Based on the RIF Use Cases and Requirements, this document develops the RIF Core (core of the Rule Interchange Format) through a set of foundational concepts shared by all RIF dialects. The overall RIF design takes the form of a layered architecture organized around the notion of a dialect.
A dialect is a rule language with a well-defined syntax and semantics. This semantics must be model-theoretic, proof-theoretic, or operational in this order of preference. Some dialects might be proper extensions of others (both syntactically and semantically) and some may have incompatible expressive power. However, all dialects are required to extend the RIF Core dialect.

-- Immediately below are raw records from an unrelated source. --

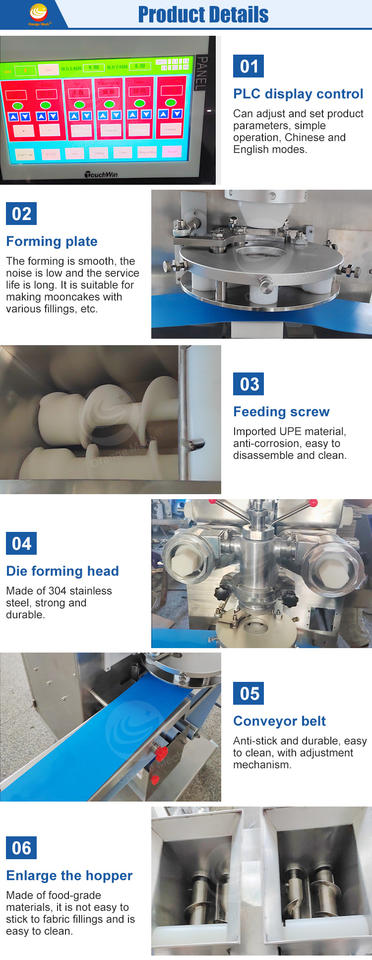 Product Details

PANEL
TouchWin

01
PLC display control
Can adjust and set product parameters, simple operation, Chinese and English modes.

02
Forming plate
The forming is smooth, the noise is low and the service life is long. It is suitable for making mooncakes with various fillings, etc.

03
Feeding screw
Imported UPE material, anti-corrosion, easy to disassemble and clean.

04
Die forming head
Made of 304 stainless steel, strong and durable.

05
Conveyor belt
Anti-stick and durable, easy to clean, with adjustment mechanism.

06
Enlarge the hopper
Made of food-grade materials, it is not easy to stick to fabric fillings and is easy to clean.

From a theoretical perspective, RIF Core corresponds to the language of definite Horn rules (see Horn Logic) with equality (and with a standard first-order semantics). Syntactically, however, RIF Core has a number of extensions to support features such as objects and frames, international resource identifiers (or IRIs) as identifiers for concepts, and XML Schema data types. These features make RIF a Web language. However, RIF is designed to enable interoperability among rule languages in general, and its uses are not limited to the Web. The semantics of RIF has provisions for future extensions towards dialects that support pure FOL, dialects that support negation as failure (NAF), business (or production) rules, reactive rules, and other features.

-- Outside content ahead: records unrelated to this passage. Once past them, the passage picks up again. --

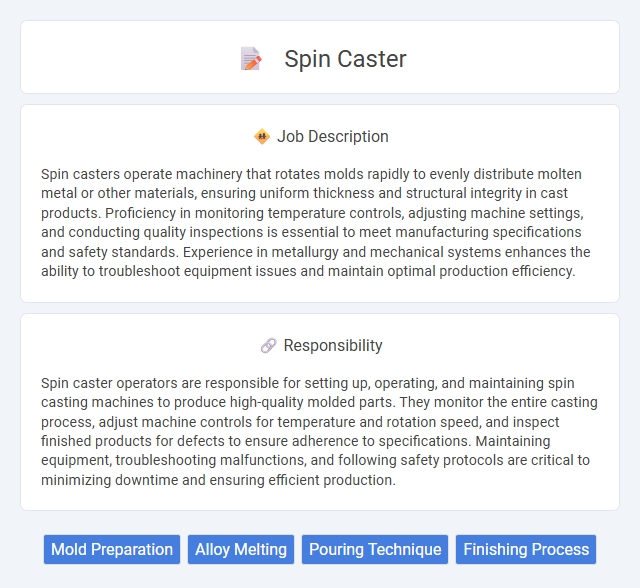 Spin Caster

Job Description

Spin casters operate machinery that rotates molds rapidly to evenly distribute molten metal or other materials, ensuring uniform thickness and structural integrity in cast products. Proficiency in monitoring temperature controls, adjusting machine settings, and conducting quality inspections is essential to meet manufacturing specifications and safety standards. Experience in metallurgy and mechanical systems enhances the ability to troubleshoot equipment issues and maintain optimal production efficiency.

Responsibility

Spin caster operators are responsible for setting up, operating, and maintaining spin casting machines to produce high-quality molded parts. They monitor the entire casting process, adjust machine controls for temperature and rotation speed, and inspect finished products for defects to ensure adherence to specifications. Maintaining equipment, troubleshooting malfunctions, and following safety protocols are critical to minimizing downtime and ensuring efficient production.

Mold Preparation
Alloy Melting
Pouring Technique
Finishing Process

Eventually, it is hoped that RIF dialects will cover a number of important paradigms in rule-based specification and programming. Our main target paradigms include production rules, logic programming, FOL-based rules, reactive rules, and normative rules (integrity constraints).
The central part of RIF Core is its Condition Language. The condition language defines the syntax and semantics for the bodies of the rules in the core of RIF and the syntax for the queries. However, it is hoped that the condition language will have wider applicability in RIF. In particular, it might be reusable as a sublanguage for specifying the conditional part of the bodies in production rules, reactive rules, and in normative rules.

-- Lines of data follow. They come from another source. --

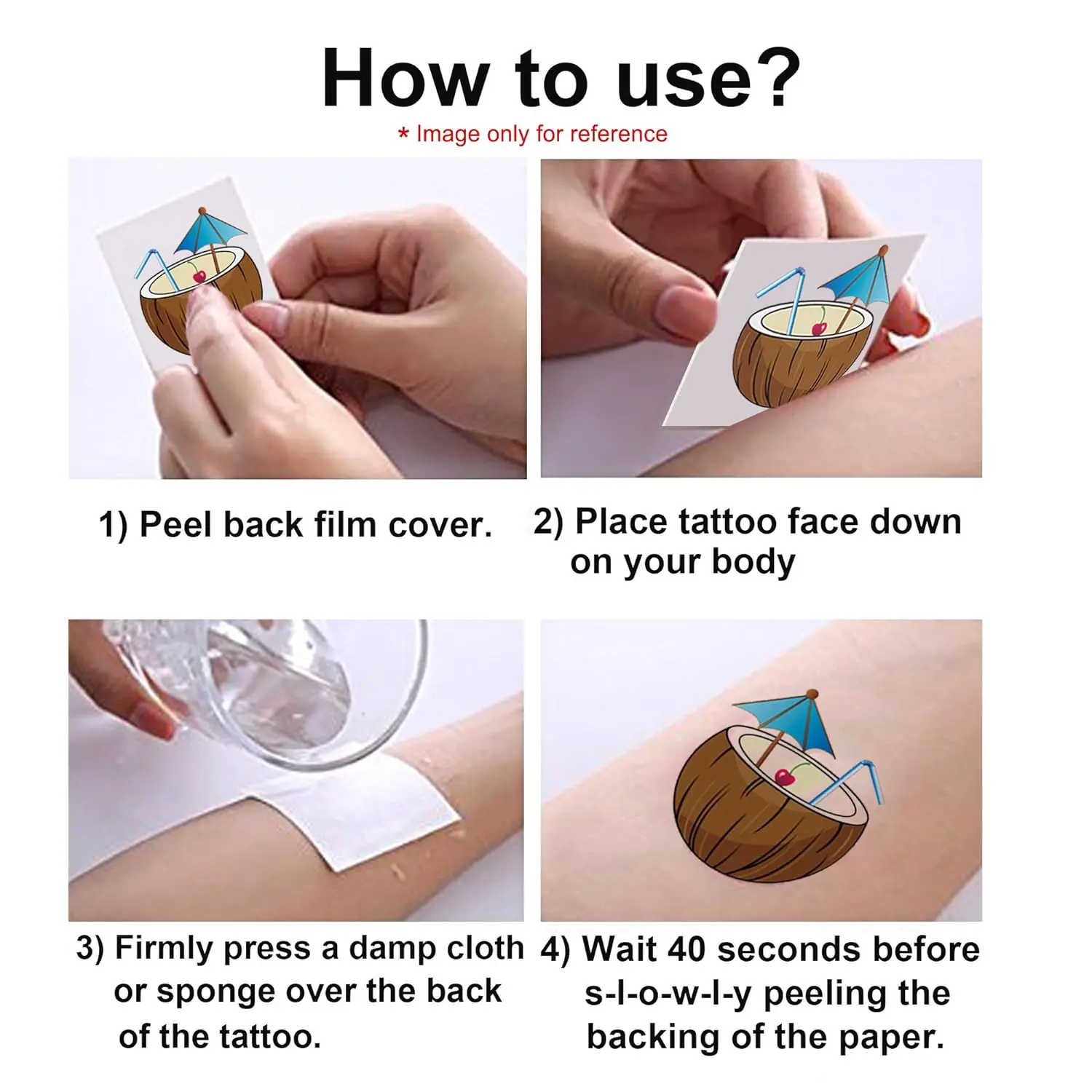 How to use?

* Image only for reference

1) Peel back film cover.

2) Place tattoo face down on your body

3) Firmly press a damp cloth or sponge over the back of the tattoo.

4) Wait 40 seconds before s-l-o-w-l-y peeling the backing of the paper.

As mentioned, making RIF a Web language entails that IRI constants can serve both as logical constants and as names of predicate and function symbols. This is not normally allowed in first-order logic, but is common practice in Logic Programming (e.g., [Prolog], [F-logic], [HiLog]) and in [RDF]. Nevertheless, RIF Core supports these features while remaining completely within the realm of the first order semantics. This is achieved by building RIF on the basis of a multisorted first-order logic, which permits symbols to be polymorphic, i.e., to have more than one sort. A symbol can simultaneously have a primitive sort (for instance, a string), an arrow sort (which permits the symbol to appear in the role of a function symbol), and a Boolean sort (which enables that symbol to play the role of a predicate symbol). In this setting, IRIs are constants in just one of the primitive sorts of RIF. Integers, strings, dates, time, and others are treated as other primitive sorts. Thus, the single mechanism of a polymorphic multisorted logic provides support for the use of IRIs as concept designators, for primitive data types of [XML Schema], and for other possible types. This also provides for a more natural support for RDF and makes higher-order dialects, based on formalisms such as [HiLog] and [Common Logic], possible.
RIF Core is described in the current document by means of the following:
- An asn06 specification visualized by a UML diagram (abstract syntax)
- An EBNF syntax (concrete human-oriented syntax, for illustration/explanation purposes only)
- An XML syntax (concrete serialization syntax, for illustration purposes only)
- A model-theoretic semantics
The EBNF and XML syntaxes are derived from the abstract syntax. The model-theoretic semantics is designed for modularity and to enable further extensions.
The current document is a first draft of the RIF Core specification. A number of extensions are planned to support frame-based syntax, built-ins, additional primitive XML data types, the notions of compliance with RIF, and so on. Tool support for RIF Core is forthcoming. Additional RIF dialects, which extend the Core, will be specified in other documents by this working group.